## The problem
This calls for a verbatim copy of all the data, with no images carried over.

## Available data
++++++++

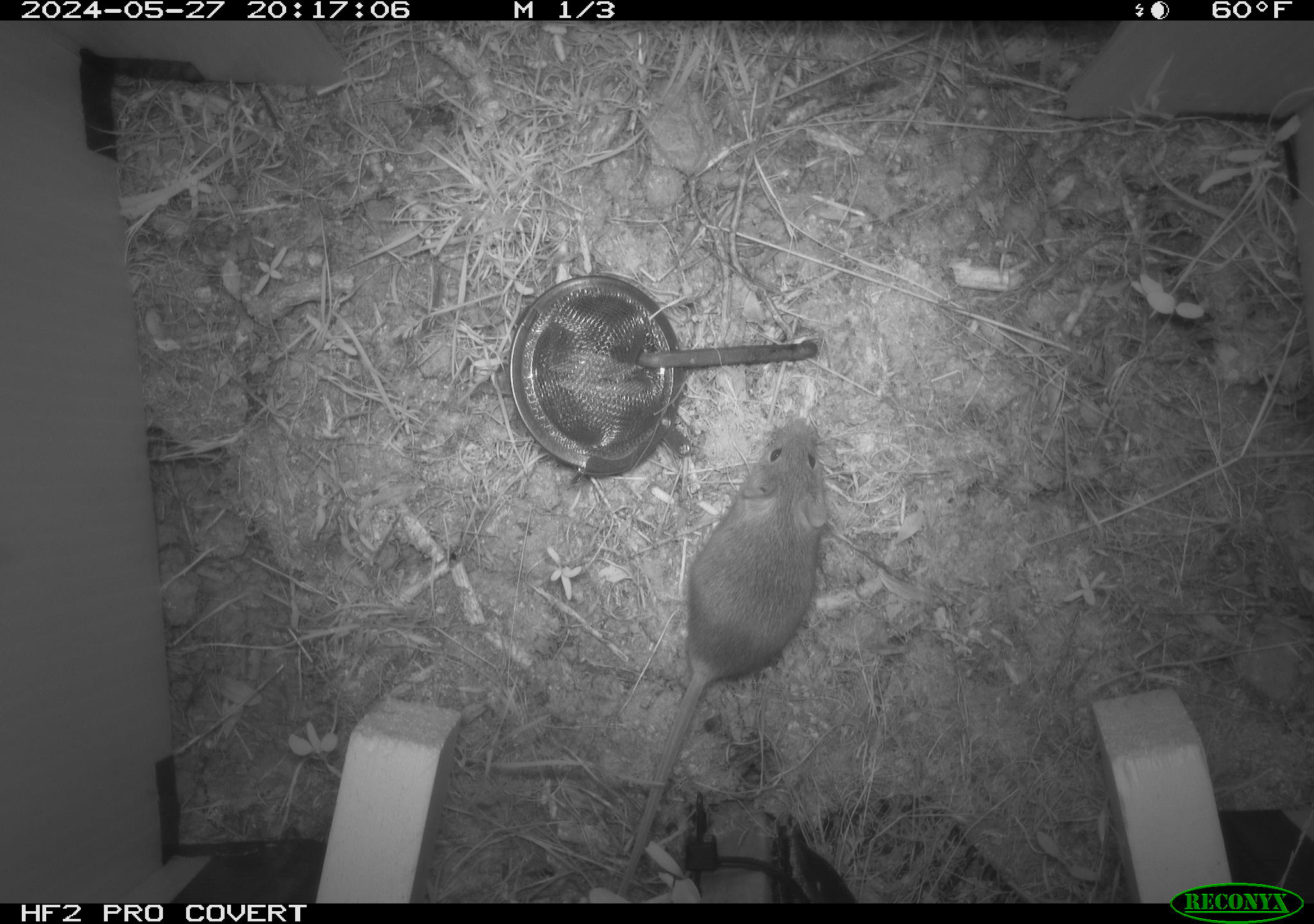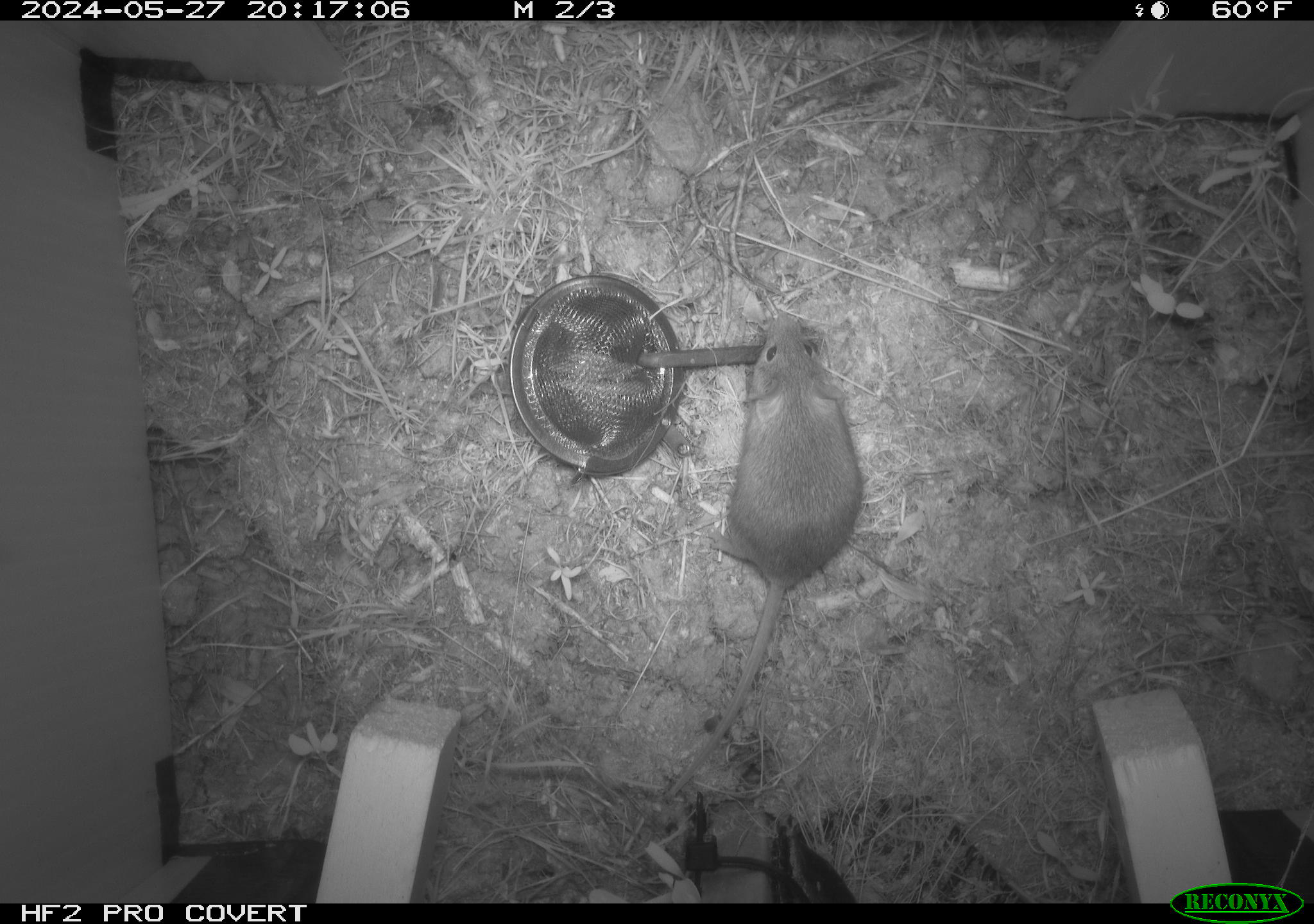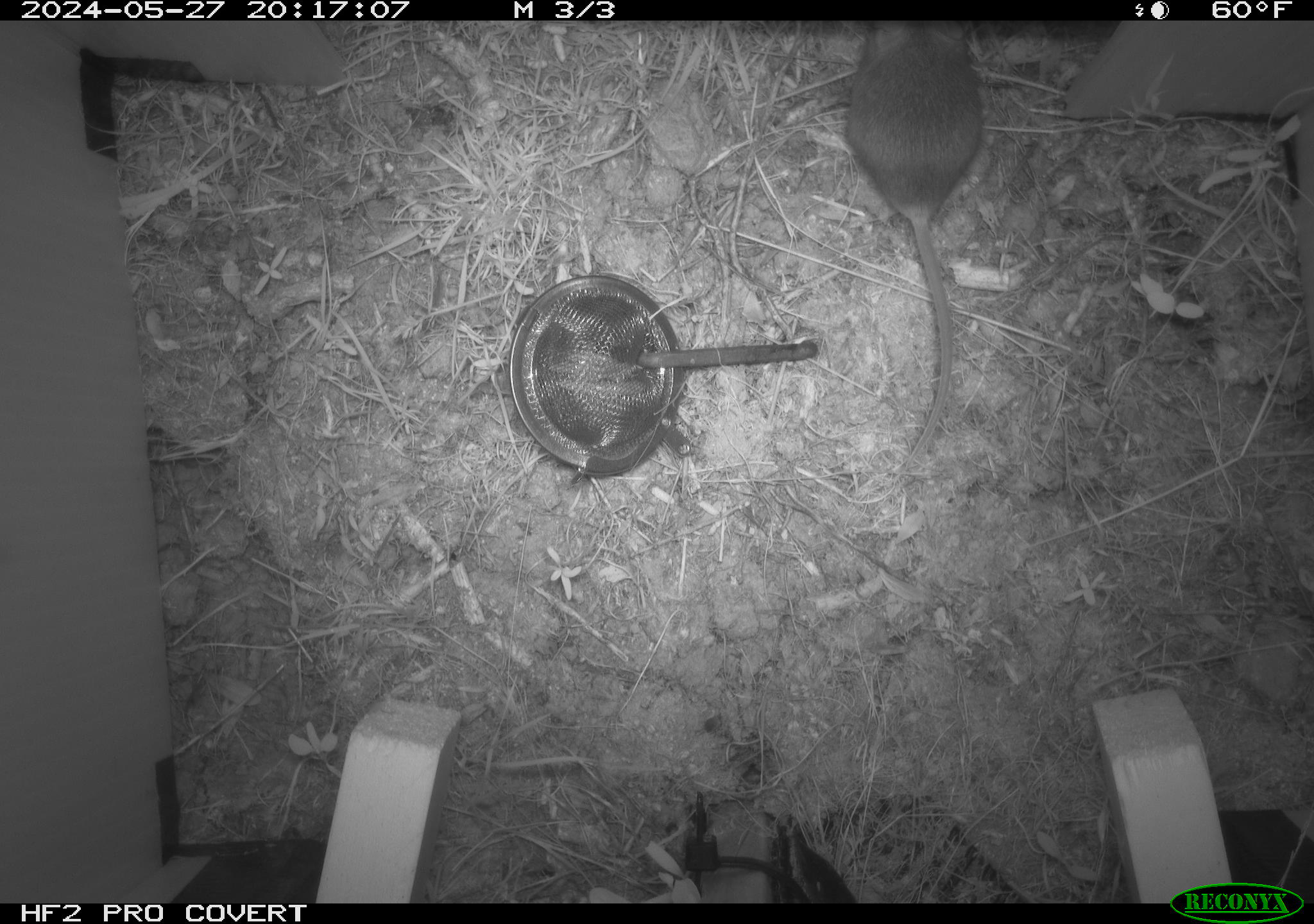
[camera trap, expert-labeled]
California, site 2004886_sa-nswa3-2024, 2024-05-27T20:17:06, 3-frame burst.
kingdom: Animalia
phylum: Chordata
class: Mammalia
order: Rodentia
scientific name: Rodentia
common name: rodent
Rodent (Rodentia).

++++++++

## Final answer
[camera trap, expert-labeled]
California, site 2004886_sa-nswa3-2024, 2024-05-27T20:17:06, 3-frame burst.
kingdom: Animalia
phylum: Chordata
class: Mammalia
order: Rodentia
scientific name: Rodentia
common name: rodent
Rodent (Rodentia).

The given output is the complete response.